Kids. Boy we sure do love ’em. Even people who don’t actually like kids I bet would be pretty quick to acknowledge that kids — although sometimes a pain — are love machines. They make it. They reflect it. They live it. They embody it. They are our teachers in it.
So we love the kids.
But with some strange division of mind, we often forget: the kids, they grow to become the “people.” THOSE people. All the people we can’t stand, want to kill, barely put up with. Unlike, unfollow, unfriend, untangle, hang up on, hang from trees, butcher en masse.
When does the love end?
When do we forget: those people, they ARE the kids.
We have to love all the people.
At some point, most of us stop passing notes to the girls we think are cute. We stop wearing sweaters with giant hearts on them. We “grow up” and circle the wagons around a set of personal views ideas & morals. We make our clique and form ourselves in a kind of ideological shape.
But guess what.
That “growing up” is a big fat lie. When we grow and “form” — becoming physically “different” in our tallness and breastfulness and our sexual activity, and in our self-ness — we feel we have to abandon the great open meadow of childhood.
Do we sprout hairs in awkward places? Do we take ever more challenging math classes? Do we get jobs and pay bills and find religion? Do we become terrorists who strap bombs to ourselves?
Yes. Those things we do.
But we never stop being children.
The media inundates us with horrors. It cherry picks the horrors based on a cultural idea of what is “more” horrible — and more appealing — (dead white people in France? Dead brown people in Lebanon? Dead black people in Kenya? Dead toddlers who shot each other with Dad’s gun?)
We inhale the risks of life like air.
The meadow of our childhood grows distant. All that is left is a narrow path, surrounded by dark woods.
We sort through our horrors like grown-ups. We deal out our anger and our rage and our compassion. We draw boundaries around our lives and our hearts.
Because we believe we are grown-ups.
But we never stop being children.
“The moment we choose to love we begin to move towards freedom…”. If we choose love, we practice freedom. The road widens. Daylight returns.
We return to the open meadow.
Every moment of life is risk. My friend Tricia is a super-runner. She is one of those amazing athletes who does multi-mile competitive trail runs through in the mountains.
One day, collecting the garbage bins, she stepped off the curb and broke her foot. She couldn’t run — hardly walk — for months.

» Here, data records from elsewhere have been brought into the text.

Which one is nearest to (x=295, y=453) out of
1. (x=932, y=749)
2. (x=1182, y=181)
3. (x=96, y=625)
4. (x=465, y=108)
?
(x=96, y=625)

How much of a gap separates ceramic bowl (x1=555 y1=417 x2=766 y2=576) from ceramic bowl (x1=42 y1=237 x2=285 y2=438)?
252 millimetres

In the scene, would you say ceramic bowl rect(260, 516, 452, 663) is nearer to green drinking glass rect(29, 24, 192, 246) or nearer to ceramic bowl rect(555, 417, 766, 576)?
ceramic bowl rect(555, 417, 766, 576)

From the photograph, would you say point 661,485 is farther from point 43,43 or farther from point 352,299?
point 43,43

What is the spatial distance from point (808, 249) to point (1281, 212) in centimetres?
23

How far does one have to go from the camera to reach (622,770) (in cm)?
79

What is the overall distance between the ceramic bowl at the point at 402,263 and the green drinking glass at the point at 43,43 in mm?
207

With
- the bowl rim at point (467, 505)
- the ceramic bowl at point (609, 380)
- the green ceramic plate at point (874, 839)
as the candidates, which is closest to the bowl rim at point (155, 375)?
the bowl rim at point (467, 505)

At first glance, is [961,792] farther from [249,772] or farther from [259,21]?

If you believe you can escape death and fear by killing the boogie man, you cannot. Instead it serves us all well to remember that we are all once — and maybe again — the boogie man ourselves.
To get through the horror, we have to imagine ourselves — as children — detonating the vests. We have to embrace the worst imaginable. We have to reach out to THOSE people and say “I see you.”
With the kind of love that regrows meadows. After fire. After drought. After war and locusts.
All the other options? The retaliation? The savage words?
They are merely self-inflicted wounds.